Combining the numerous plans for Woodlawn into one was needed, said Lisa Alexander, who serves as a tenant representative for her Woodlawn apartment building.

“I’m happy to be a resident of Woodlawn right now, and I’m glad to see the community grow,” Alexander said. “I would like to see all the plans come together in a sense where there is no displacement of people.”

Alexander said she enjoys the vacant land that surrounds her building at 62nd Street and Kimbark Avenue, as “there’s something about that land that gives me a sense of freedom.”

Alexander encouraged city officials to consider the “peaceful” qualities of undeveloped land and ensure all areas of the neighborhood have easy access to green space.

“Why does everything have to have something built on it?” Alexander said. “I know that development needs to take place, and I’m all for the diversity of the community … but I just don’t want every space to be taken.”

Vincent Cole, who manages Alexander’s building, said he was “still trying to make something” of the new report, which was released hours before the open house began.

With the new report’s goal of consolidation in mind, he wondered why it didn’t include input from 1Woodlawn among the plans and studies it considered.

“I’m curious as to how these two plans are similar, but they’re not meshed together,” Cole said. “They seem like two people with two different visions about the same piece of land.”

The Obama CBA Coalition’s plan for Woodlawn and surrounding areas is also absent from the report, as is the University of Illinois at Chicago’s September 2019 study on affordable housing.

The city’s affordable housing proposal was also discussed at Thursday’s open house.

Washington Park Advisory Council President Cecilia Butler said she’s “somewhat familiar” with the city’s recently released draft plan. At the open house, the Washington Park resident said she asked numerous officials when a plan for protecting affordable housing in her neighborhood would be released.

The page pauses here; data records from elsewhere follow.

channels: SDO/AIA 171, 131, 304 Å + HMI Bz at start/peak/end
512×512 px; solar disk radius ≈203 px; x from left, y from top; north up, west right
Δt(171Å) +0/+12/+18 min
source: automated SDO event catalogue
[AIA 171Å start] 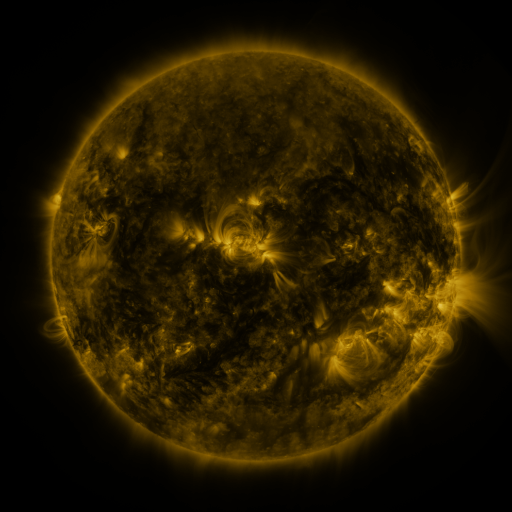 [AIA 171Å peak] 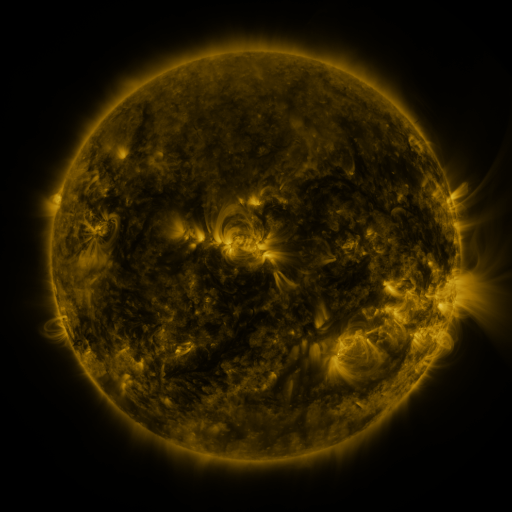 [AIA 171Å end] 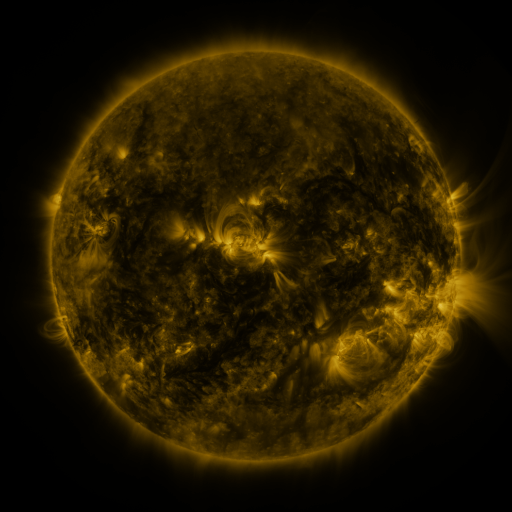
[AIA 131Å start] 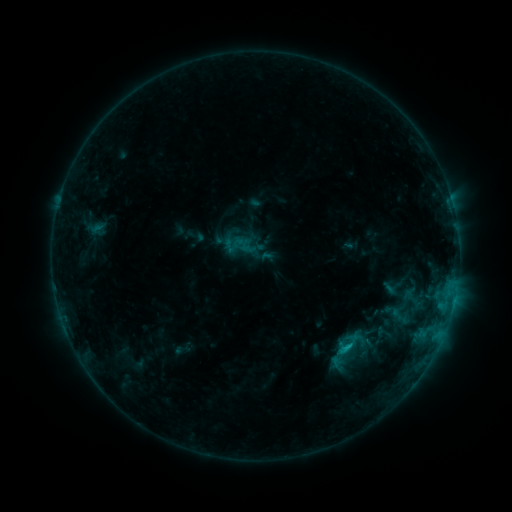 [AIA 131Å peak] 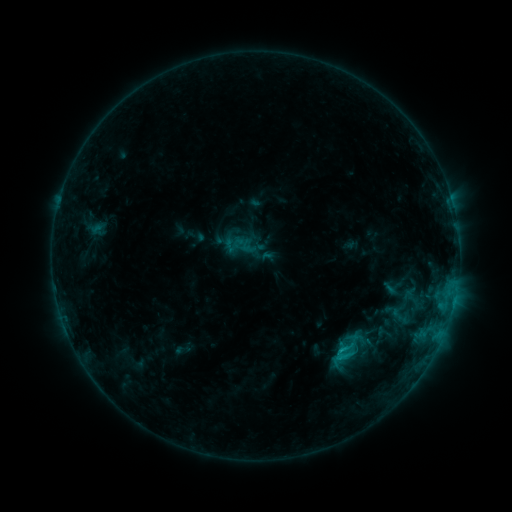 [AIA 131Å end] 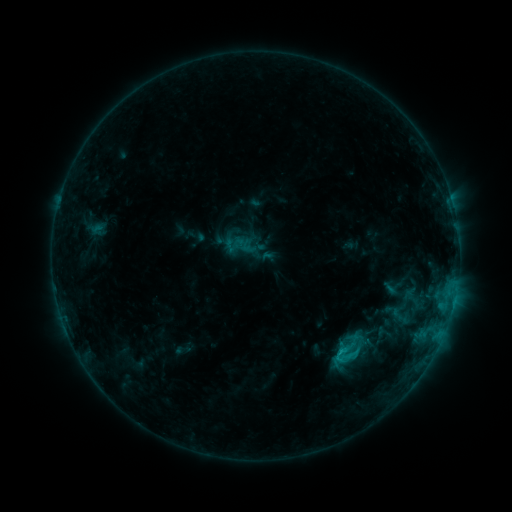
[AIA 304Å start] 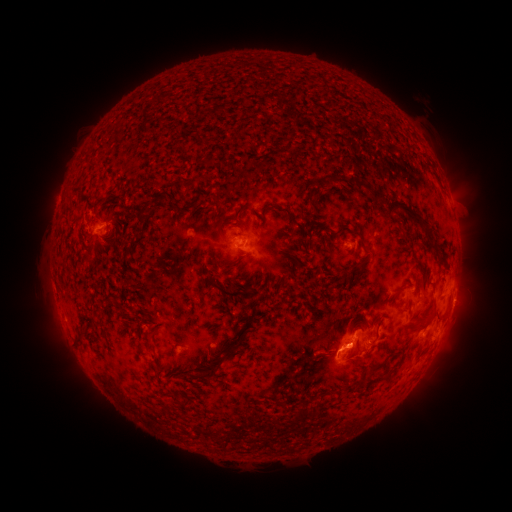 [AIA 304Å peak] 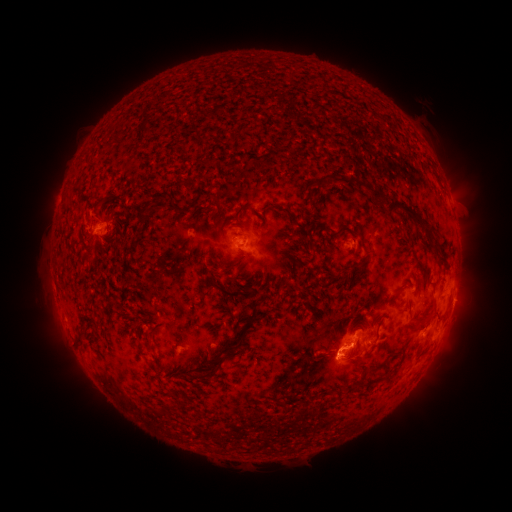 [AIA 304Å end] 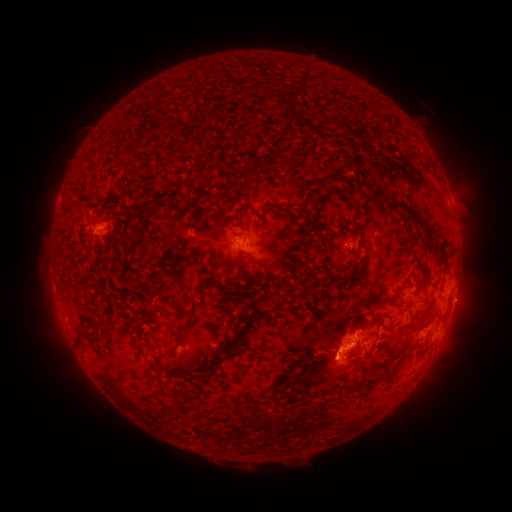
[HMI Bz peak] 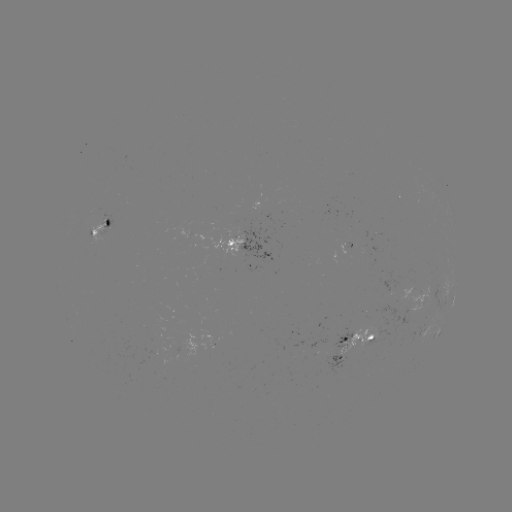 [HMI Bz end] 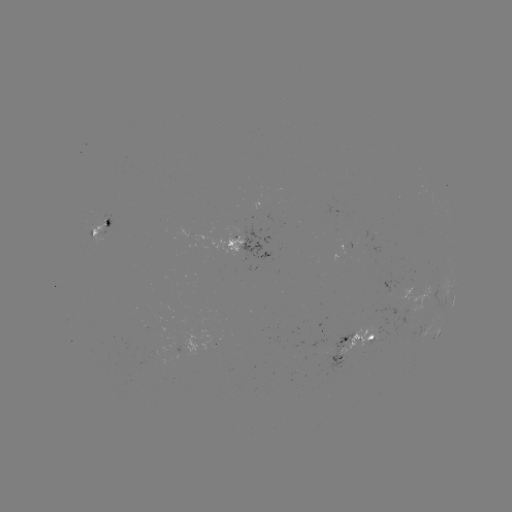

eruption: (295, 304, 378, 389)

The community benefits agreement ordinance proposal — now on ice — would apply to part of Butler’s neighborhood, while the city’s recently released proposal would not.

“We deserve our turn. Washington Park wants our piece,” Butler said, adding that she’s “sure” the neighborhood will eventually be included in the city’s ordinance proposal.

Though she applauded the CBA’s wider reach, Butler is not a fan of the document nor the coalition that drafted it — she’s opposed to “[the Kenwood-Oakland Community Organization] leading Woodlawn,” she said.

“I’m against the CBA, but I am for affordable housing throughout the city of Chicago, because that’s the only way that average or poor people are going to be here,” Butler said.

The open house came two days after the CBA coalition held a community forum on the new proposal. Coalition members encouraged attendees to show up to Thursday’s open house.